Чтобы показать, что добро не может объяснить само себя, не впадая в круговое доказательство, я нарисовал «Х» на стрелке, ведущей от добра на уровне метаселектора к добру на уровне селектора.

Однако не все селекторы приводят к такого рода круговому доказательству, то есть не все селекторы выбирают себя, что отразилось в самой, на мой взгляд, интересной стрелке на диаграмме – от простоты на уровне метаобъяснения к нулевой возможности на уровне объяснения.

На эту стрелку меня тоже вдохновил Парфит, который в самом конце своего эссе «Почему нечто?» делает заманчивое наблюдение: «Точно так же, как простейшей космической возможностью является существование Ничто, простейшим возможным объяснением является отсутствие селектора». Я понял это так, что на уровне объяснений возможность «нет селектора» подобна нулевой возможности на уровне реальности: каждую из них можно объяснить простотой. Тогда если простота управляет на уровне метаобъяснений, то она не выберет себя как селектор на уровне объяснений, а просто установит полное отсутствие селектора.

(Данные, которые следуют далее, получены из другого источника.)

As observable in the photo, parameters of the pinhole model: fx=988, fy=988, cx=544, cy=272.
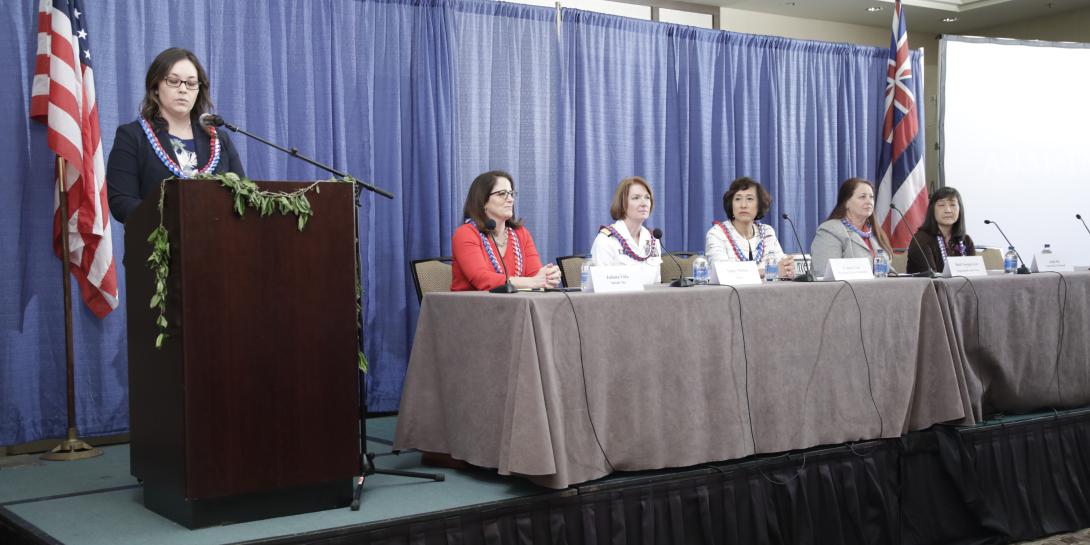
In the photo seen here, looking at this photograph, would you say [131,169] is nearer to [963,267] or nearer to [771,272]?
[771,272]

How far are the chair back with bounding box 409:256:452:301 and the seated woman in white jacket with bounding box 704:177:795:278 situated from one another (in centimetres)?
116

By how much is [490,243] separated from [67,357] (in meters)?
1.81

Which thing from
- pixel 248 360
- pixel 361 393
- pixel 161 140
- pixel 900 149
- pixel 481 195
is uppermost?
pixel 900 149

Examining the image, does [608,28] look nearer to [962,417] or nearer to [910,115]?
[910,115]

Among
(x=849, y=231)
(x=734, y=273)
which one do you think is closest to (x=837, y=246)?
(x=849, y=231)

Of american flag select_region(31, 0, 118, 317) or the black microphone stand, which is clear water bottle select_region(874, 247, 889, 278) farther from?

Верно ли я понял мысль Парфита?

– Это верно, – улыбнулся он.

А как бы выглядела реальность, если бы не было селектора? Почти наверняка она не приняла бы особую форму Ничто, самой пустой из всех космических возможностей.

«Если селектора нет, – писал Парфит, – мы не должны ожидать, что и Вселенной не будет. Такое было бы весьма невероятным совпадением».

Из тех же соображений, как мне кажется, не следует ожидать и какой-то определенной формы воплощения Вселенной. Если бы селектора не было, то не следует ожидать, что реальность будет настолько полной, хорошей или плохой и так далее, насколько она могла бы быть. Скорее, следует ожидать, что слепо выбранная реальность окажется одной из бесчисленных космических возможностей, которые ничем особым не отличаются. Другими словами, реальность должна быть насквозь посредственной. Согласен ли Парфит с этими доводами?

Он кивнул, соглашаясь.

Таким образом, если простота является высшим селектором, то это объясняет, почему существует Нечто, а не Ничто! Хайдеггер в своих путаных рассуждениях, в конце концов, мог быть в чем-то прав: «„Ничто“ ничтит себя».

Если на уровне объяснений верх берет «ничтовость», то тогда нет никакого селектора, объясняющего, почему реальность получилась именно такой. Но если никакого селектора нет, то воплотился случайный вариант реальности. В этом случае было бы очень странно, если бы реальность оказалась «ничтовостью», потому что «нулевая возможность», являясь простейшей из космических возможностей, – это особый случай. Поэтому «ничтовость» (на уровне объяснений) «ничтит» себя (на космическом уровне), и в результате реальность представляет собой нечто большее, чем Ничто. А все потому, что на самом высоком уровне правит простота.

Если простота является фундаментальным объяснением мира, то это также объясняет, почему существующий мир столь печально посредственен, представляя собой нейтральную смесь добра и зла, красоты и уродства, причинного порядка и случайного хаоса, – он невообразимо огромен и в то же время очень далек от полного набора возможных сущностей. Реальность – это не чистое Ничто, но и не содержащее все возможности Все, а просто космическая куча мусора.